The longer answer is that in optimizing for machines, you're also optimizing for humans in the long run. Anyone stuck with a 2G connection, dial-up, or Bluetooth tethered device, or a new ultra low powered device on a different CPU architecture, will appreciate not having to operate solely in the world of gigabit+ connections, 8GB mobile devices, or 8 core hyperfast CPUs. Realize that such use cases still exist, and for very legitimate, not truly edge cases.
Think of pages with hundreds or thousands of vector images. Not everyone can afford to run a Blink-powered browser or have CPU cycles for days. Every little bit helps.
Edit to fix typo and add further clarity.
Fun fact! SVG is one of those things that is often easy to minify down below your nginx/apache/cdn minimum gzip length.

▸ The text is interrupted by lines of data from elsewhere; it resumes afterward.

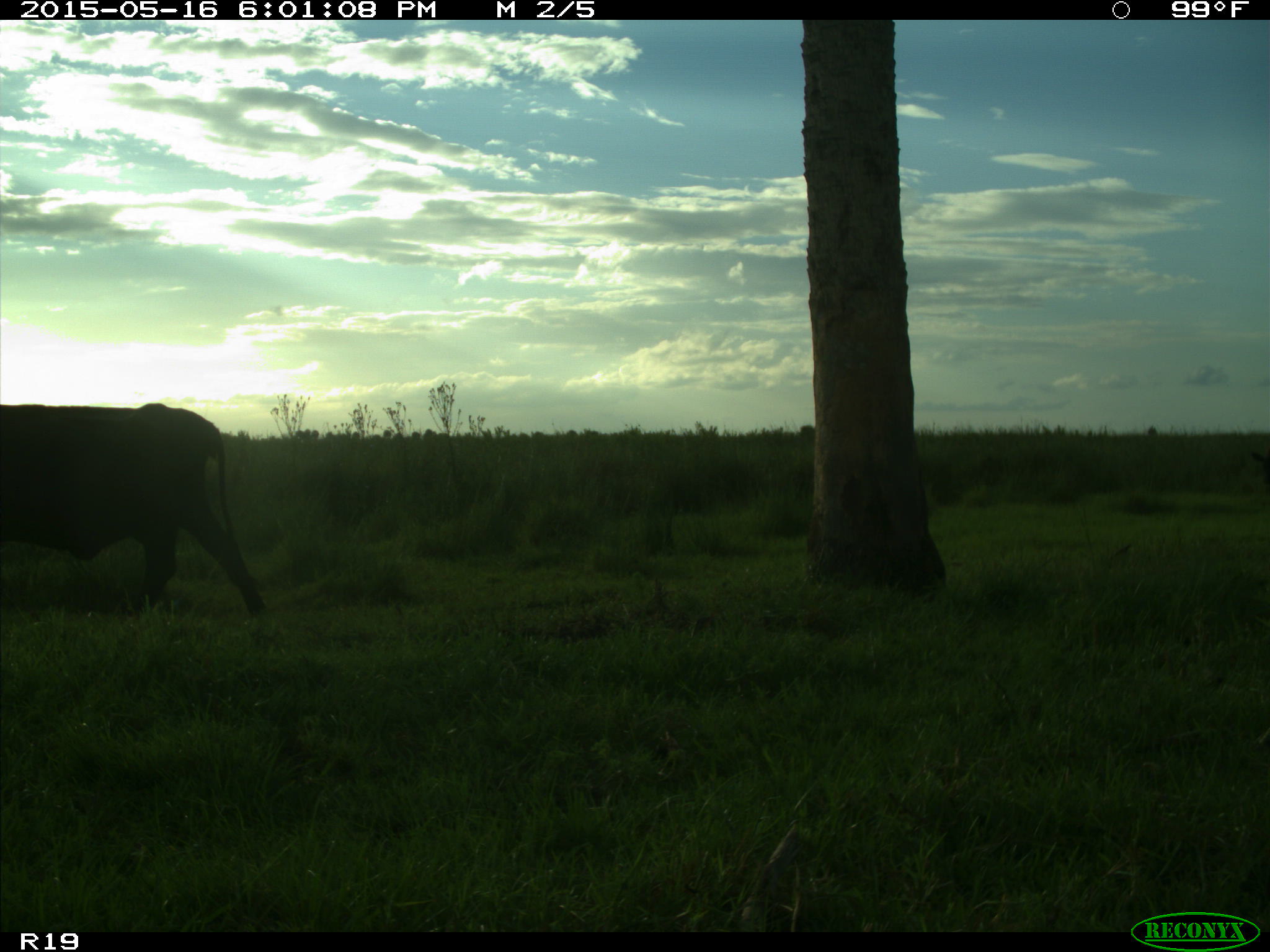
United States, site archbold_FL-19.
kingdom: Animalia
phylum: Chordata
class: Mammalia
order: Artiodactyla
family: Bovidae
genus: Bos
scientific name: Bos taurus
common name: domestic cow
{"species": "Bos taurus (domestic cow)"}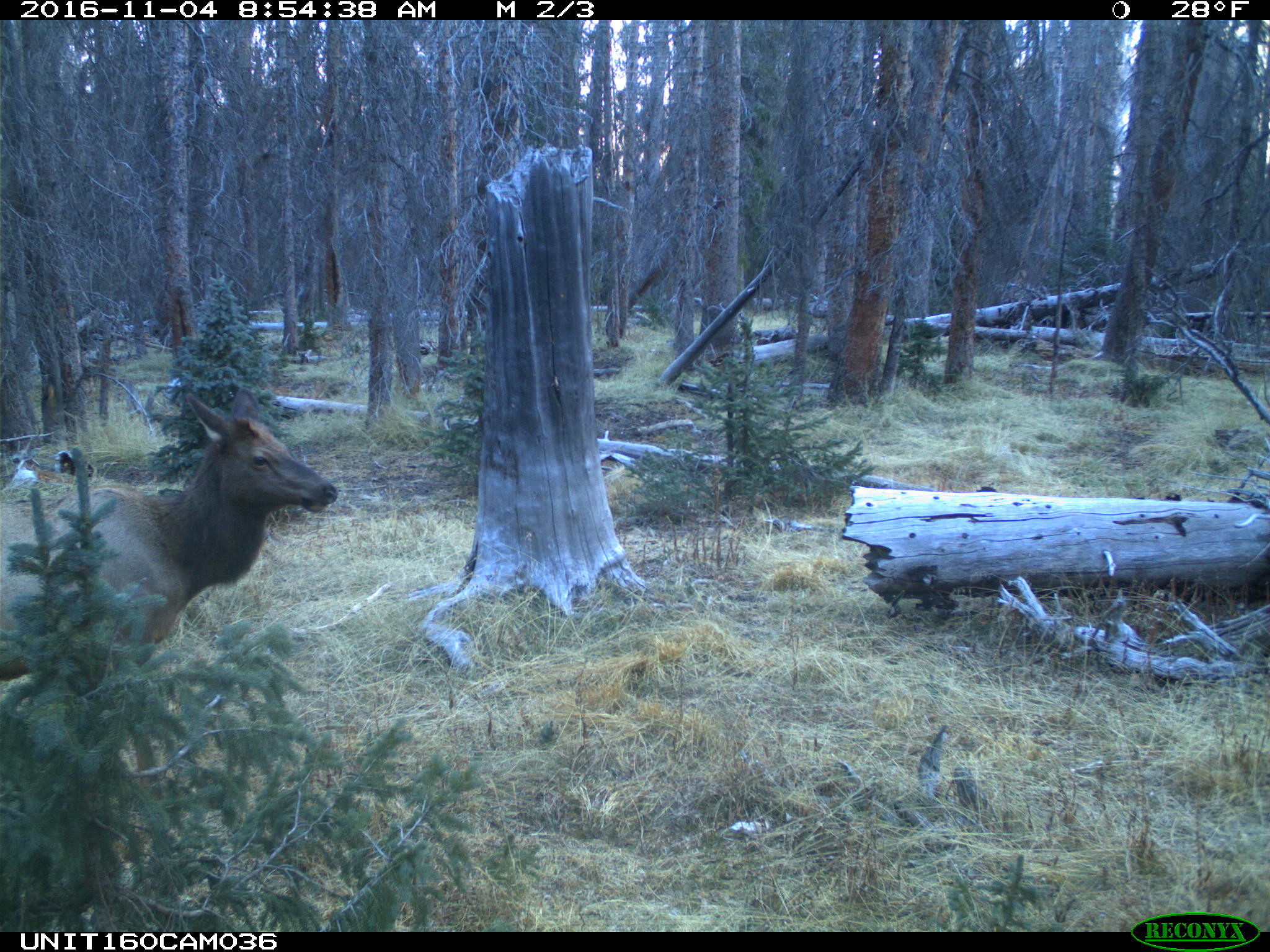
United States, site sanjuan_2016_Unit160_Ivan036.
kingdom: Animalia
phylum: Chordata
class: Mammalia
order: Artiodactyla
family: Cervidae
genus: Cervus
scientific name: Cervus elaphus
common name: red deer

If your SVG files are < ~1kb, it's usually faster to just not gzip them.
If they're < ~150b, gzipping will probably make both slower _and_ bigger.
Because when the browser un-gzips it, it takes a lot more memory than the minified version. And everyone seems to complain about browser bloat.
It doesn't always get gzipped. That is highly dependent on the server.
Minification usually reduces code size, and some minifiers will also implement various optimizations.
Did you read the article? SVGs are super crufty and extremely easy to optimize.
In general I'd recommend the opposite: don't minify anything unless necessary, prettify it instead. Every plaintext-based format file should be optimized for human readability unless you actually need to make it hard to read (e.g. you are developing a proprietary product not meant to be open-source) or your bandwidth is limited so severely that every single byte matters.
Nevertheless the kind of minification demonstrated in the example (removing Inkscape bloat) feels really great and actually makes the file more human-readable. This reminds me of HTML files generated by MS Word and other WYSIWG editors which included tons of bloat code that actually harmed rendering (needless to say human readability).
I completely disagree. It's trivial enough to run any minified file through a prettifier.
Even in the first world, on a spotty mobile connection every single byte matters, and some of your users are almost always going to be in that situation some of the time.
Think of minifying as "compiling" for the web. A good dev makes their site performant, and doesn't care about generating readable source code for end-users which 99.9% of them don't care about.
If you want to expose the site's source code to the world in a readable format, then just publish it on GitHub as well, which is the audience that might actually care.
Readable plaintext files are for developers on your team. Not for end users of your product.
I'm not sure I agree in the usual case. This is sort of what sourcemaps are for. Provide a link in a comment in the resource source to a prettified or at least non-minified version at a separate URL. The typical user won't need to download the extra bytes, but you can still access the original if you want.